Currently, the obligation to assess and document money laundering and terrorism financing (ML/TF) risks, and to update this assessment, is implied in the Act[3] and the Rules.[4] AUSTRAC has said that it expects that regulated entities should already determine their risk level having regard to their business, document their risk assessment methodology, and review and update their risk assessment.

We support making these existing requirements more explicit in the legislation. It would be simpler for regulated entities to understand and comply with explicit requirements than with the current implied requirements. However, amendments should clarify and simplify existing obligations, rather than add further requirements. In terms of specific detail on each risk assessment requirement, in our view this should not be overly prescriptive. Risk assessments should not become ‘tick box’ exercises, whereby regulated entities are required to consider numerous factors that are not relevant to the actual ML/TF risks facing their business.

Internal controls

In terms of internal controls to mitigate risk, the Consultation Paper notes that ‘The Act could articulate a high level obligation to develop, implement and maintain appropriate systems and controls to ensure that employees and agents of regulated entities comply with AML/CTF obligations.’[5] It is unclear whether this proposal is intended to clarify the existing requirements relating to employee due diligence programs and training, or would impose additional obligations on responsible entities. The policy intent in this regard should be clarified.

It should also be clarified that this proposal relates to a regulated entity having measures in place to ensure that its agents and employees and agents of regulated entities comply with the regulated entity’s AML/CTF obligations. We have seen some confusion under similar ‘reasonable steps’ obligations for financial services and credit licensees,[6] where it’s unclear whether licensees are required to take reasonable steps to ensure employees and agents comply with their personal obligations, comply with the licensee’s obligations, or both.

The Consultation Paper also suggests that the reforms could require ‘AML/CTF compliance officers to be appointed at the senior management level, standards of fitness and propriety, and expectations around adequate resourcing and independence.’[7] It is unclear to whom the standards of fitness and propriety are intended to relate, as it is possible that this standard could apply to the AML/CTF compliance officer, the directors of the regulated entity and/or the regulated entity itself. It is also unclear to whom the independence requirement would relate, or how it could be applied to an employee or director of a regulated entity. Further clarification on these points would be useful.

  1. How will a flexible approach that allows an AML/CTF program to incorporate all related entities within a designated business group affect your AML/CTF compliance and risk mitigation measures?

It is difficult for us to comment on the likely impact of this reform on our clients’ AML/CTF compliance and risk mitigation measures without further information about how this reform would work in practice. Further information about what obligations, if any, would be imposed on unregulated related entities is needed in order for us to provide further feedback on this proposal. We note that it will be particularly important to clarify how the obligation to lodge Suspicious Matter Reports (SMRs) would apply (if at all) to unregulated related entities.

Under the current designated business group (DBG) restrictions in the AML/CTF Rules, each member of the designated business group must be related to each other member of the group within the meaning of section 50 of the Corporations Act 2001 (Corporations Act) or provide designated services under a joint venture agreement.[8] In our view, this definition is too narrow.

- _GIVEN ENTRIES_

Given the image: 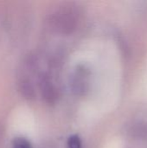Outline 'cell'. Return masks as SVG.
<instances>
[{"label":"cell","instance_id":"obj_1","mask_svg":"<svg viewBox=\"0 0 147 148\" xmlns=\"http://www.w3.org/2000/svg\"><path fill=\"white\" fill-rule=\"evenodd\" d=\"M77 13L72 7L67 6L56 10L50 19L53 28L63 34L71 33L77 25Z\"/></svg>","mask_w":147,"mask_h":148},{"label":"cell","instance_id":"obj_3","mask_svg":"<svg viewBox=\"0 0 147 148\" xmlns=\"http://www.w3.org/2000/svg\"><path fill=\"white\" fill-rule=\"evenodd\" d=\"M68 148H81V142L80 138L76 135L69 137L68 140Z\"/></svg>","mask_w":147,"mask_h":148},{"label":"cell","instance_id":"obj_2","mask_svg":"<svg viewBox=\"0 0 147 148\" xmlns=\"http://www.w3.org/2000/svg\"><path fill=\"white\" fill-rule=\"evenodd\" d=\"M11 148H32V146L24 137H16L12 140Z\"/></svg>","mask_w":147,"mask_h":148}]
</instances>
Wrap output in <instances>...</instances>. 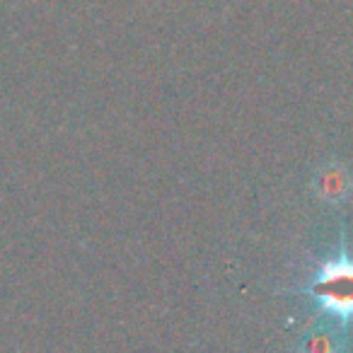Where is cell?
Listing matches in <instances>:
<instances>
[{
    "label": "cell",
    "instance_id": "obj_1",
    "mask_svg": "<svg viewBox=\"0 0 353 353\" xmlns=\"http://www.w3.org/2000/svg\"><path fill=\"white\" fill-rule=\"evenodd\" d=\"M307 293L322 305L324 312L334 314L341 322L353 319V259L346 254L329 259L319 266Z\"/></svg>",
    "mask_w": 353,
    "mask_h": 353
}]
</instances>
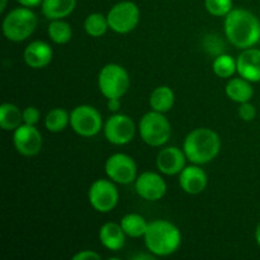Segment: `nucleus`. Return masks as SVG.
Returning a JSON list of instances; mask_svg holds the SVG:
<instances>
[{
    "label": "nucleus",
    "mask_w": 260,
    "mask_h": 260,
    "mask_svg": "<svg viewBox=\"0 0 260 260\" xmlns=\"http://www.w3.org/2000/svg\"><path fill=\"white\" fill-rule=\"evenodd\" d=\"M225 35L240 50L254 47L260 41V20L250 10L236 8L225 17Z\"/></svg>",
    "instance_id": "nucleus-1"
},
{
    "label": "nucleus",
    "mask_w": 260,
    "mask_h": 260,
    "mask_svg": "<svg viewBox=\"0 0 260 260\" xmlns=\"http://www.w3.org/2000/svg\"><path fill=\"white\" fill-rule=\"evenodd\" d=\"M221 150V139L213 129L200 127L187 135L183 142V151L190 162L207 164L216 159Z\"/></svg>",
    "instance_id": "nucleus-2"
},
{
    "label": "nucleus",
    "mask_w": 260,
    "mask_h": 260,
    "mask_svg": "<svg viewBox=\"0 0 260 260\" xmlns=\"http://www.w3.org/2000/svg\"><path fill=\"white\" fill-rule=\"evenodd\" d=\"M145 245L155 256H169L179 249L182 244L180 230L167 220H155L149 222L144 236Z\"/></svg>",
    "instance_id": "nucleus-3"
},
{
    "label": "nucleus",
    "mask_w": 260,
    "mask_h": 260,
    "mask_svg": "<svg viewBox=\"0 0 260 260\" xmlns=\"http://www.w3.org/2000/svg\"><path fill=\"white\" fill-rule=\"evenodd\" d=\"M2 27L7 40L12 42H23L35 32L37 27V17L30 8H15L5 15Z\"/></svg>",
    "instance_id": "nucleus-4"
},
{
    "label": "nucleus",
    "mask_w": 260,
    "mask_h": 260,
    "mask_svg": "<svg viewBox=\"0 0 260 260\" xmlns=\"http://www.w3.org/2000/svg\"><path fill=\"white\" fill-rule=\"evenodd\" d=\"M139 132L145 144L159 147L169 141L172 136V124L165 117V113L151 111L145 113L140 119Z\"/></svg>",
    "instance_id": "nucleus-5"
},
{
    "label": "nucleus",
    "mask_w": 260,
    "mask_h": 260,
    "mask_svg": "<svg viewBox=\"0 0 260 260\" xmlns=\"http://www.w3.org/2000/svg\"><path fill=\"white\" fill-rule=\"evenodd\" d=\"M129 75L123 66L107 63L98 75V88L107 99L122 98L129 88Z\"/></svg>",
    "instance_id": "nucleus-6"
},
{
    "label": "nucleus",
    "mask_w": 260,
    "mask_h": 260,
    "mask_svg": "<svg viewBox=\"0 0 260 260\" xmlns=\"http://www.w3.org/2000/svg\"><path fill=\"white\" fill-rule=\"evenodd\" d=\"M70 126L79 136L93 137L103 129L104 124L98 109L89 104H81L70 112Z\"/></svg>",
    "instance_id": "nucleus-7"
},
{
    "label": "nucleus",
    "mask_w": 260,
    "mask_h": 260,
    "mask_svg": "<svg viewBox=\"0 0 260 260\" xmlns=\"http://www.w3.org/2000/svg\"><path fill=\"white\" fill-rule=\"evenodd\" d=\"M140 9L134 2L123 0L109 9L108 18L109 28L119 35H127L132 32L140 23Z\"/></svg>",
    "instance_id": "nucleus-8"
},
{
    "label": "nucleus",
    "mask_w": 260,
    "mask_h": 260,
    "mask_svg": "<svg viewBox=\"0 0 260 260\" xmlns=\"http://www.w3.org/2000/svg\"><path fill=\"white\" fill-rule=\"evenodd\" d=\"M88 200L96 212L108 213L118 205L119 193L114 182L109 178L96 179L89 188Z\"/></svg>",
    "instance_id": "nucleus-9"
},
{
    "label": "nucleus",
    "mask_w": 260,
    "mask_h": 260,
    "mask_svg": "<svg viewBox=\"0 0 260 260\" xmlns=\"http://www.w3.org/2000/svg\"><path fill=\"white\" fill-rule=\"evenodd\" d=\"M103 132L107 141L116 146H123L134 140L136 124L127 114L116 113L107 119L103 126Z\"/></svg>",
    "instance_id": "nucleus-10"
},
{
    "label": "nucleus",
    "mask_w": 260,
    "mask_h": 260,
    "mask_svg": "<svg viewBox=\"0 0 260 260\" xmlns=\"http://www.w3.org/2000/svg\"><path fill=\"white\" fill-rule=\"evenodd\" d=\"M107 177L118 184H131L137 178V165L129 155L117 152L107 159L106 165Z\"/></svg>",
    "instance_id": "nucleus-11"
},
{
    "label": "nucleus",
    "mask_w": 260,
    "mask_h": 260,
    "mask_svg": "<svg viewBox=\"0 0 260 260\" xmlns=\"http://www.w3.org/2000/svg\"><path fill=\"white\" fill-rule=\"evenodd\" d=\"M13 144L23 156H35L42 149L43 139L37 127L23 123L13 134Z\"/></svg>",
    "instance_id": "nucleus-12"
},
{
    "label": "nucleus",
    "mask_w": 260,
    "mask_h": 260,
    "mask_svg": "<svg viewBox=\"0 0 260 260\" xmlns=\"http://www.w3.org/2000/svg\"><path fill=\"white\" fill-rule=\"evenodd\" d=\"M135 189L142 200L155 202L165 196L167 183L157 173L144 172L135 180Z\"/></svg>",
    "instance_id": "nucleus-13"
},
{
    "label": "nucleus",
    "mask_w": 260,
    "mask_h": 260,
    "mask_svg": "<svg viewBox=\"0 0 260 260\" xmlns=\"http://www.w3.org/2000/svg\"><path fill=\"white\" fill-rule=\"evenodd\" d=\"M184 151L177 146L164 147L156 156V167L165 175H177L185 168L187 161Z\"/></svg>",
    "instance_id": "nucleus-14"
},
{
    "label": "nucleus",
    "mask_w": 260,
    "mask_h": 260,
    "mask_svg": "<svg viewBox=\"0 0 260 260\" xmlns=\"http://www.w3.org/2000/svg\"><path fill=\"white\" fill-rule=\"evenodd\" d=\"M208 178L205 170L200 165L193 164L185 167L179 173V185L188 194H200L207 188Z\"/></svg>",
    "instance_id": "nucleus-15"
},
{
    "label": "nucleus",
    "mask_w": 260,
    "mask_h": 260,
    "mask_svg": "<svg viewBox=\"0 0 260 260\" xmlns=\"http://www.w3.org/2000/svg\"><path fill=\"white\" fill-rule=\"evenodd\" d=\"M53 57V51L51 46L45 41H33L25 47L23 58L28 68L40 70L50 65Z\"/></svg>",
    "instance_id": "nucleus-16"
},
{
    "label": "nucleus",
    "mask_w": 260,
    "mask_h": 260,
    "mask_svg": "<svg viewBox=\"0 0 260 260\" xmlns=\"http://www.w3.org/2000/svg\"><path fill=\"white\" fill-rule=\"evenodd\" d=\"M238 73L241 78L250 83L260 81V50L259 48H246L236 58Z\"/></svg>",
    "instance_id": "nucleus-17"
},
{
    "label": "nucleus",
    "mask_w": 260,
    "mask_h": 260,
    "mask_svg": "<svg viewBox=\"0 0 260 260\" xmlns=\"http://www.w3.org/2000/svg\"><path fill=\"white\" fill-rule=\"evenodd\" d=\"M126 236L121 223L107 222L99 230V241L104 248L112 251H118L123 248Z\"/></svg>",
    "instance_id": "nucleus-18"
},
{
    "label": "nucleus",
    "mask_w": 260,
    "mask_h": 260,
    "mask_svg": "<svg viewBox=\"0 0 260 260\" xmlns=\"http://www.w3.org/2000/svg\"><path fill=\"white\" fill-rule=\"evenodd\" d=\"M226 95L236 103L250 102L254 96V88L249 80L244 78H233L226 84Z\"/></svg>",
    "instance_id": "nucleus-19"
},
{
    "label": "nucleus",
    "mask_w": 260,
    "mask_h": 260,
    "mask_svg": "<svg viewBox=\"0 0 260 260\" xmlns=\"http://www.w3.org/2000/svg\"><path fill=\"white\" fill-rule=\"evenodd\" d=\"M76 0H42L41 10L47 19H63L74 12Z\"/></svg>",
    "instance_id": "nucleus-20"
},
{
    "label": "nucleus",
    "mask_w": 260,
    "mask_h": 260,
    "mask_svg": "<svg viewBox=\"0 0 260 260\" xmlns=\"http://www.w3.org/2000/svg\"><path fill=\"white\" fill-rule=\"evenodd\" d=\"M149 102L152 111L167 113L174 106L175 94L170 86L160 85L151 91Z\"/></svg>",
    "instance_id": "nucleus-21"
},
{
    "label": "nucleus",
    "mask_w": 260,
    "mask_h": 260,
    "mask_svg": "<svg viewBox=\"0 0 260 260\" xmlns=\"http://www.w3.org/2000/svg\"><path fill=\"white\" fill-rule=\"evenodd\" d=\"M23 124V111L13 103H3L0 107V127L4 131H15Z\"/></svg>",
    "instance_id": "nucleus-22"
},
{
    "label": "nucleus",
    "mask_w": 260,
    "mask_h": 260,
    "mask_svg": "<svg viewBox=\"0 0 260 260\" xmlns=\"http://www.w3.org/2000/svg\"><path fill=\"white\" fill-rule=\"evenodd\" d=\"M121 226L129 238H142L146 234L149 222L139 213H127L121 218Z\"/></svg>",
    "instance_id": "nucleus-23"
},
{
    "label": "nucleus",
    "mask_w": 260,
    "mask_h": 260,
    "mask_svg": "<svg viewBox=\"0 0 260 260\" xmlns=\"http://www.w3.org/2000/svg\"><path fill=\"white\" fill-rule=\"evenodd\" d=\"M70 124V113L63 108H53L46 114L45 127L50 132H62Z\"/></svg>",
    "instance_id": "nucleus-24"
},
{
    "label": "nucleus",
    "mask_w": 260,
    "mask_h": 260,
    "mask_svg": "<svg viewBox=\"0 0 260 260\" xmlns=\"http://www.w3.org/2000/svg\"><path fill=\"white\" fill-rule=\"evenodd\" d=\"M84 29L90 37H102L109 29L108 18L102 13H91L84 20Z\"/></svg>",
    "instance_id": "nucleus-25"
},
{
    "label": "nucleus",
    "mask_w": 260,
    "mask_h": 260,
    "mask_svg": "<svg viewBox=\"0 0 260 260\" xmlns=\"http://www.w3.org/2000/svg\"><path fill=\"white\" fill-rule=\"evenodd\" d=\"M48 37L57 45H65L73 37V28L66 20L55 19L51 20L47 27Z\"/></svg>",
    "instance_id": "nucleus-26"
},
{
    "label": "nucleus",
    "mask_w": 260,
    "mask_h": 260,
    "mask_svg": "<svg viewBox=\"0 0 260 260\" xmlns=\"http://www.w3.org/2000/svg\"><path fill=\"white\" fill-rule=\"evenodd\" d=\"M212 70L218 78L229 79L238 71V63L233 56L228 53H220L213 60Z\"/></svg>",
    "instance_id": "nucleus-27"
},
{
    "label": "nucleus",
    "mask_w": 260,
    "mask_h": 260,
    "mask_svg": "<svg viewBox=\"0 0 260 260\" xmlns=\"http://www.w3.org/2000/svg\"><path fill=\"white\" fill-rule=\"evenodd\" d=\"M205 7L213 17H226L234 9L233 0H205Z\"/></svg>",
    "instance_id": "nucleus-28"
},
{
    "label": "nucleus",
    "mask_w": 260,
    "mask_h": 260,
    "mask_svg": "<svg viewBox=\"0 0 260 260\" xmlns=\"http://www.w3.org/2000/svg\"><path fill=\"white\" fill-rule=\"evenodd\" d=\"M238 112H239V117H240V118L245 122L253 121L256 116L255 106H254V104H251L250 102L240 103Z\"/></svg>",
    "instance_id": "nucleus-29"
},
{
    "label": "nucleus",
    "mask_w": 260,
    "mask_h": 260,
    "mask_svg": "<svg viewBox=\"0 0 260 260\" xmlns=\"http://www.w3.org/2000/svg\"><path fill=\"white\" fill-rule=\"evenodd\" d=\"M40 117L41 113L36 107L29 106L23 109V123L36 126L38 123V121H40Z\"/></svg>",
    "instance_id": "nucleus-30"
},
{
    "label": "nucleus",
    "mask_w": 260,
    "mask_h": 260,
    "mask_svg": "<svg viewBox=\"0 0 260 260\" xmlns=\"http://www.w3.org/2000/svg\"><path fill=\"white\" fill-rule=\"evenodd\" d=\"M101 254L93 250H83L73 256V260H88V259H101Z\"/></svg>",
    "instance_id": "nucleus-31"
},
{
    "label": "nucleus",
    "mask_w": 260,
    "mask_h": 260,
    "mask_svg": "<svg viewBox=\"0 0 260 260\" xmlns=\"http://www.w3.org/2000/svg\"><path fill=\"white\" fill-rule=\"evenodd\" d=\"M121 98H111L108 99V103H107V106H108V109L111 112H117L119 108H121Z\"/></svg>",
    "instance_id": "nucleus-32"
},
{
    "label": "nucleus",
    "mask_w": 260,
    "mask_h": 260,
    "mask_svg": "<svg viewBox=\"0 0 260 260\" xmlns=\"http://www.w3.org/2000/svg\"><path fill=\"white\" fill-rule=\"evenodd\" d=\"M22 7H27V8H35L38 7V5L42 4V0H17Z\"/></svg>",
    "instance_id": "nucleus-33"
},
{
    "label": "nucleus",
    "mask_w": 260,
    "mask_h": 260,
    "mask_svg": "<svg viewBox=\"0 0 260 260\" xmlns=\"http://www.w3.org/2000/svg\"><path fill=\"white\" fill-rule=\"evenodd\" d=\"M155 258H156V256H155L152 253H150V254H137V255L132 256V259H136V260H141V259L154 260Z\"/></svg>",
    "instance_id": "nucleus-34"
},
{
    "label": "nucleus",
    "mask_w": 260,
    "mask_h": 260,
    "mask_svg": "<svg viewBox=\"0 0 260 260\" xmlns=\"http://www.w3.org/2000/svg\"><path fill=\"white\" fill-rule=\"evenodd\" d=\"M255 241L260 248V222L258 223V226H256V229H255Z\"/></svg>",
    "instance_id": "nucleus-35"
},
{
    "label": "nucleus",
    "mask_w": 260,
    "mask_h": 260,
    "mask_svg": "<svg viewBox=\"0 0 260 260\" xmlns=\"http://www.w3.org/2000/svg\"><path fill=\"white\" fill-rule=\"evenodd\" d=\"M7 4H8V0H2V3H0V13H4L5 8H7Z\"/></svg>",
    "instance_id": "nucleus-36"
}]
</instances>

- _TASK A_
Answer these questions using the AML/CTF reform text, and mark your answers (i), (ii), and (iii):
(i) What should risk assessments not become, according to the text?
(ii) For unregulated related entities, the text says it will be particularly important to clarify how which obligation would apply?
(iii) Under the current designated business group restrictions, each member must be related to each other member within the meaning of which section of which act?
- _TASK B_
Output the passage of the AML/CTF reform text that begins at the words "In terms of internal" and ends after the words "should be clarified.".

- _FINISHED ANSWER A_
(i) ‘Tick box’ exercises.
(ii) The obligation to lodge Suspicious Matter Reports (SMRs).
(iii) Section 50 of the Corporations Act 2001.

- _FINISHED ANSWER B_
In terms of internal controls to mitigate risk, the Consultation Paper notes that ‘The Act could articulate a high level obligation to develop, implement and maintain appropriate systems and controls to ensure that employees and agents of regulated entities comply with AML/CTF obligations.’[5] It is unclear whether this proposal is intended to clarify the existing requirements relating to employee due diligence programs and training, or would impose additional obligations on responsible entities. The policy intent in this regard should be clarified.